Task description
In the material below, copy out the part that opens with the line containing "With pixel dimensions" and closes with the line containing "As seen in this", substituting "closest" for "nearest" and keeping everything else the same.

Records supplied start

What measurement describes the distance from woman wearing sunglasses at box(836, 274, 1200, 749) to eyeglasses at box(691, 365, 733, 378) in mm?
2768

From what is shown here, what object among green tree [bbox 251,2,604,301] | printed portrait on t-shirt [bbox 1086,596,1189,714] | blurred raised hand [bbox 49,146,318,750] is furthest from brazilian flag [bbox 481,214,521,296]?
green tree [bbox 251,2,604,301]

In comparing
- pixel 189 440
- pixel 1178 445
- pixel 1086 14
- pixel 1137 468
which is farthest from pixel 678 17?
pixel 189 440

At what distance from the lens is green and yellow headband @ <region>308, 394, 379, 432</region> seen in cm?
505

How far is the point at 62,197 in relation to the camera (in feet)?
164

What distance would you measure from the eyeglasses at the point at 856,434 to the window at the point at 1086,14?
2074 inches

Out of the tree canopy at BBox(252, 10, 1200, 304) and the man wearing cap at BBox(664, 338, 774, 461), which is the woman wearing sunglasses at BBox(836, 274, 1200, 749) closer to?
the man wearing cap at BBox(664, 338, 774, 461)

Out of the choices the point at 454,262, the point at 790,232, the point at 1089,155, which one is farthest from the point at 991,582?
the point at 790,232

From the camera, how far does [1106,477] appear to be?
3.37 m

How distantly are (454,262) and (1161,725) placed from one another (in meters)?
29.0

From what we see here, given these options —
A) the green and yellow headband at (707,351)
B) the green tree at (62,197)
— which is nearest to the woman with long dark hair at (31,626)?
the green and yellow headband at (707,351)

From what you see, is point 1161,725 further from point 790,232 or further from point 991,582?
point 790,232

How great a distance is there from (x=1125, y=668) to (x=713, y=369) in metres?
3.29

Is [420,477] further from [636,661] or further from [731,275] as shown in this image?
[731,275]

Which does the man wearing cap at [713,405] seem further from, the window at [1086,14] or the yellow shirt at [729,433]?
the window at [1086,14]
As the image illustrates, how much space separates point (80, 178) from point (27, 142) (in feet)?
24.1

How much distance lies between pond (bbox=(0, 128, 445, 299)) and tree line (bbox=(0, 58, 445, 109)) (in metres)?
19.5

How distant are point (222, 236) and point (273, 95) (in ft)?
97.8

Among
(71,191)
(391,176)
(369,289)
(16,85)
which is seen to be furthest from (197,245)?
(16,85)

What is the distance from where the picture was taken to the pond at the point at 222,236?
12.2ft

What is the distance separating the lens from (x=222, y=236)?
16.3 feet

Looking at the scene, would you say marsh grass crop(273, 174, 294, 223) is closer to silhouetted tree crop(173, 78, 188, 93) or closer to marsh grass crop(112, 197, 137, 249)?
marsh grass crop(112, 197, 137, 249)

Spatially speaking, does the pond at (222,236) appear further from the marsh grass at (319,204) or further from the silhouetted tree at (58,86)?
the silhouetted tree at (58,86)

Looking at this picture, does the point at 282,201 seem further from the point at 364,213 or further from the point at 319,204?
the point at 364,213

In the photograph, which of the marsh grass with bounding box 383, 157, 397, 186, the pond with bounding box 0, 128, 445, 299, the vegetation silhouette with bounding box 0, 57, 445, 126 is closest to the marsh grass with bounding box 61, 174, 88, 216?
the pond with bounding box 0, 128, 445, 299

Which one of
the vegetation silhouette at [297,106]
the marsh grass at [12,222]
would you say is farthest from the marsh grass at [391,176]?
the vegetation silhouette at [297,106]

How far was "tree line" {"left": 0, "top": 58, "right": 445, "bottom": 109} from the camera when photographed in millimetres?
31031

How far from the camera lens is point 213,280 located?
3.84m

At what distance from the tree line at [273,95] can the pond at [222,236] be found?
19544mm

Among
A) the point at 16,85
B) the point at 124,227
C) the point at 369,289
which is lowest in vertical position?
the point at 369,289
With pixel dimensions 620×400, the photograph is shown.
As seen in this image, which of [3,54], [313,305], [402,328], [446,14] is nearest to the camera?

Records supplied end
Records supplied start

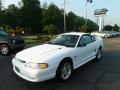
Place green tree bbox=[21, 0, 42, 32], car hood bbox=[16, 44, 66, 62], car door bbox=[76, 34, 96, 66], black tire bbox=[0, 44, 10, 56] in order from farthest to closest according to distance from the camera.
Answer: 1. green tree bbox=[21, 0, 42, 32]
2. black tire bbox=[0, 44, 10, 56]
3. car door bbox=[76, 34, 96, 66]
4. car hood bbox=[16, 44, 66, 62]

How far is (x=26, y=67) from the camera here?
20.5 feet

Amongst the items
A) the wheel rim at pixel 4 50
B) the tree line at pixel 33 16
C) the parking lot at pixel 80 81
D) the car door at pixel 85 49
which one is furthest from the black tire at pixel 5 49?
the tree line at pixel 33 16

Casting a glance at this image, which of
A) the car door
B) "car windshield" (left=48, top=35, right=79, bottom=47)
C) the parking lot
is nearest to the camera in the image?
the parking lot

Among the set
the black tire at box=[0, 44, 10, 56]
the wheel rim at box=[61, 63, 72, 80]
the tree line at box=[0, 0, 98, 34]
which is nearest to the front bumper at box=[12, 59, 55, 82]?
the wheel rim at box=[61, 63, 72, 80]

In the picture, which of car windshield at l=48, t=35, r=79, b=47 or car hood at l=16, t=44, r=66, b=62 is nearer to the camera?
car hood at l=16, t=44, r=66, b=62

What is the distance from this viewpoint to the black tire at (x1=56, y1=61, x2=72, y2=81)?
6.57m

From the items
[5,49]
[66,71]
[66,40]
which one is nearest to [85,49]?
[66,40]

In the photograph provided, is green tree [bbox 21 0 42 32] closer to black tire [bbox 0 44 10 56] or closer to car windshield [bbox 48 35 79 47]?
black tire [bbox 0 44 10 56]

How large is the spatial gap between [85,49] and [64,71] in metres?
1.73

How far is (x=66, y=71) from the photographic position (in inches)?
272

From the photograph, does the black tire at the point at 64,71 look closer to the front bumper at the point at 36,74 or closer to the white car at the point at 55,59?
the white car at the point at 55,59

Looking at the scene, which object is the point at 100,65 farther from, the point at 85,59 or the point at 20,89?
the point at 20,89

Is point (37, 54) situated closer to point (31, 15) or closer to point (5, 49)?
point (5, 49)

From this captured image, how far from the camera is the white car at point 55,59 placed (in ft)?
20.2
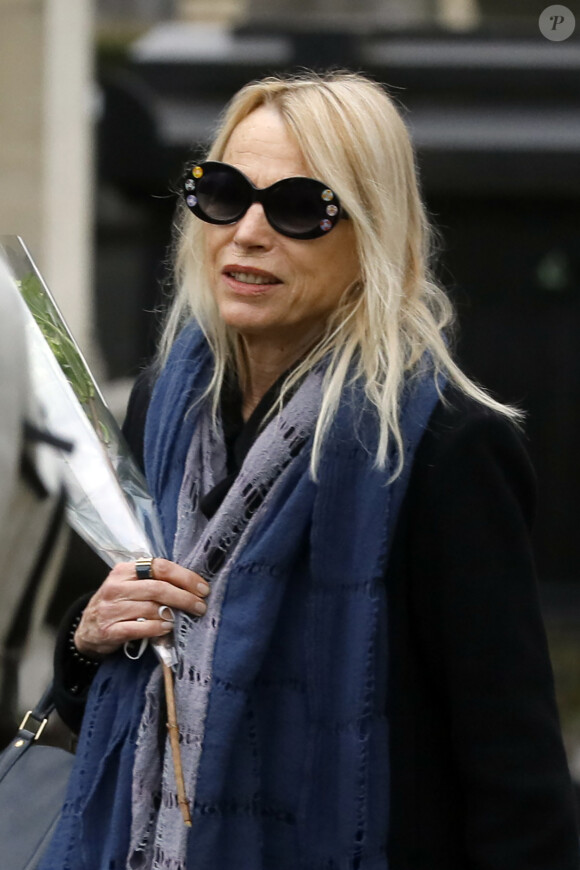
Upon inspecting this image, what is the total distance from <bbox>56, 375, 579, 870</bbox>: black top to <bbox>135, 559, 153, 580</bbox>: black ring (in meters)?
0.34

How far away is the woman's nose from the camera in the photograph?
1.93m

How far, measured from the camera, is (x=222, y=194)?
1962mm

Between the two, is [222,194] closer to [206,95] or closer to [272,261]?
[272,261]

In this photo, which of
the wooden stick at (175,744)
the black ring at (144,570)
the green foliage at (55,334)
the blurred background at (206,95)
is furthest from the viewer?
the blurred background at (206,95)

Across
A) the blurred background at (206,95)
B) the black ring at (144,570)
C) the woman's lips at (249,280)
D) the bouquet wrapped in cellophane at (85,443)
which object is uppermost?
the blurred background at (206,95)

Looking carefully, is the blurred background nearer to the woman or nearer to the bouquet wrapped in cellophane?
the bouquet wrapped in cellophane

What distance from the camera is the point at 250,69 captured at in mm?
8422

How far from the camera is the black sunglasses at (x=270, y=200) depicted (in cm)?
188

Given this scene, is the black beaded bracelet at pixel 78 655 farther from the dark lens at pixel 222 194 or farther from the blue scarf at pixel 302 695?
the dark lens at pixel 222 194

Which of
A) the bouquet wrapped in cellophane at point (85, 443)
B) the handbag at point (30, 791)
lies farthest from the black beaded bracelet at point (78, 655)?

Records supplied end

Correct response
With pixel dimensions 620×400, the photograph is shown.
As seen in this image, which of [3,54], [313,305], [402,328], [446,14] is closest to the camera?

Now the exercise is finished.